I was surprised by how darkly funny this was at times. There were scenes that were awkward to the point of slapstick, a weirdly tragic slapstick that I thoroughly enjoyed. I especially loved how Golyadkin would struggle with getting the nerve up to do something, standing outside a party for the better part of three hours for example, and as soon as he’d decide to abandon the plan he’d immediately turn around and go through with it. It felt like the physical version of an internal monologue that many introverted people will know all too well.
At the end of the novel, Golyadkin is driven away to an asylum. This business with his doppelgänger was all in his head, and it ends with him being locked away. I was still thinking there really was a double at that point, mainly because we see the hallucination conversing with people in the office and at parties, and it’s written very much as if they’re two different people.
Looking back now, I do really like the idea of his double being a delusion. I’ve often heard people with social anxiety describe social situations as feeling like they’re an actor playing a part, so the idea of that stress manifesting itself like this makes a kind of sense. Golyadkin feels so out of character that it’s like watching a completely different version of himself.
There is a scene in which Golyadkin asks his co-worker if the new hire reminds him of anyone, and it takes a while but does eventually dawn on him that Golyadkin and his double look remarkable similar, and I don’t really understand how that works with the idea of Golyadkin going insane.
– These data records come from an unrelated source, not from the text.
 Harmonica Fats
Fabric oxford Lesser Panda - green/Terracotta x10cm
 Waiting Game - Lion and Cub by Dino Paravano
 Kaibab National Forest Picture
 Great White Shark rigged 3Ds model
I suppose you could write that whole conversation off as a hallucination, but that seems a bit easy. There are a couple of moments in the story, looking back, that don’t seem to really fit with the ending.
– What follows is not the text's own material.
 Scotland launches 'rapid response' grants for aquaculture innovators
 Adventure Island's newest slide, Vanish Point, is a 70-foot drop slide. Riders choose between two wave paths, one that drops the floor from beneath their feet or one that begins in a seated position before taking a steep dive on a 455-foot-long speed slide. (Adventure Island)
So, I’m still not sure about Dostoyevsky, but I will give him another go at some point. I have Notes from Underground as well, so that may be the next one. The Double was one of his first published novels, so maybe I’ll enjoy his later work more. Even though I was lukewarm on this one, I am interested in giving it a re-read at a later date. I think it would be really interesting to see each scene again, knowing how it ends.